(Supplied text begins)
Trump Administration calls on FDA to pull all flavored e-cigarettes off the market

Following the sixth e-cigarette death in the United States, Health and Human Services Secretary calls on the FDA to take the necessary steps to ban all flavored e-cigarettes.


Katie Goodale

Photo Illustration by Katie Goodale

Hannah Rovner, News Reporter

Following a string of reported e-cigarette-related deaths in the United States, the Trump administration on Wednesday moved to ban all flavored e-cigarettes — underregulated smoking-alternative devices used by some college students. 

Health and Human Services Secretary Alex Azar on Wednesday announced that the organization now has the intention of “clearing the market of flavored e-cigarettes” entirely. 

The Trump administration’s action comes after the confirmation of the first vaping-related death in the nation in August. Kansas health officials reported the sixth vaping-related death on Tuesday.

Vaping and e-cigarettes are prominent on college campuses, including the University of Iowa. According to the 2019 National College Health Assessment, 26.8 percent of UI undergraduates reported using e-cigarettes in the last 30 days.

Trump’s proposed plan would take all flavored e-cigarettes off the market in hopes of reducing death and contraction of lung disease.
(Supplied text ends)
**Task prompt**
List every person named in the article about the flavored e-cigarette ban. The data after this has no part in the work.
(Records provided begins)
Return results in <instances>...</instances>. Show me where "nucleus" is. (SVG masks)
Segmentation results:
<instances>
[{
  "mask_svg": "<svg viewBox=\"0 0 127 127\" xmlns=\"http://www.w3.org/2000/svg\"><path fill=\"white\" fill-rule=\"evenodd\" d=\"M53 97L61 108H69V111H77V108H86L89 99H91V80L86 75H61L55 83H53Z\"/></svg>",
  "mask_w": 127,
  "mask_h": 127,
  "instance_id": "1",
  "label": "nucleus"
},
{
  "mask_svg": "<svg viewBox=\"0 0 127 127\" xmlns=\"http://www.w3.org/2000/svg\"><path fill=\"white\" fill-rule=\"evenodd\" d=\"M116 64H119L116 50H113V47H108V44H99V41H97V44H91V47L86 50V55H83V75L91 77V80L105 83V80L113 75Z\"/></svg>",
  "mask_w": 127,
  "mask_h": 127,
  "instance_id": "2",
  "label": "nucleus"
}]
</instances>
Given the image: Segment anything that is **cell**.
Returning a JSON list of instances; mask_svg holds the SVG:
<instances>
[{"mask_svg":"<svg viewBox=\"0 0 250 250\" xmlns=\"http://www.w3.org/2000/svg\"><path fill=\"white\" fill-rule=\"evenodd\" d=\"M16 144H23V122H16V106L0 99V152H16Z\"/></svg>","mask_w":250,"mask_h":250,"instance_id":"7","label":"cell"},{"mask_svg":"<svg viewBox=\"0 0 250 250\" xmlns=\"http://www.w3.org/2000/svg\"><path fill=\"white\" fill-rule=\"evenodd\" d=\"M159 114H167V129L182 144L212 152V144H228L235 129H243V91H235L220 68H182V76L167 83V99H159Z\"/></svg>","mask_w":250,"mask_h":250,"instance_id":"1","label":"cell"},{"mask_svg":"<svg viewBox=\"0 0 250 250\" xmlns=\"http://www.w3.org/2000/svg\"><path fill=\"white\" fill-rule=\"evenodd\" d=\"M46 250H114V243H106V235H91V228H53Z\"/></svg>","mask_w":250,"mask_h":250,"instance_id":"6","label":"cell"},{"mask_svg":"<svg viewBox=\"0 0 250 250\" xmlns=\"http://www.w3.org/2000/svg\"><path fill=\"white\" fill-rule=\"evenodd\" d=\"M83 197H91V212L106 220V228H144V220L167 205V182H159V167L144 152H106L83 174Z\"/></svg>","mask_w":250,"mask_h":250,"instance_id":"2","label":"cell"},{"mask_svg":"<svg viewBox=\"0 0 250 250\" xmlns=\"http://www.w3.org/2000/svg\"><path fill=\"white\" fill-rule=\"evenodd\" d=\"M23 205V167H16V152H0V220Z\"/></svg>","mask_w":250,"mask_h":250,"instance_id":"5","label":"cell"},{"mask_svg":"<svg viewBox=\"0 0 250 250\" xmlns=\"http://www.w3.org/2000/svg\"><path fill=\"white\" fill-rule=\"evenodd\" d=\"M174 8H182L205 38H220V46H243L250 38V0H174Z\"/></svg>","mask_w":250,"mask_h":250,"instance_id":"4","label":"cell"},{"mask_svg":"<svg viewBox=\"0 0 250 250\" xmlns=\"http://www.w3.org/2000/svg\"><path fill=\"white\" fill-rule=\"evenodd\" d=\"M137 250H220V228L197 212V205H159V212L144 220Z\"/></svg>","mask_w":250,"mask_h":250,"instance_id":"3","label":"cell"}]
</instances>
(Records provided ends)
**Solution**
Katie Goodale, Hannah Rovner, Alex Azar, Trump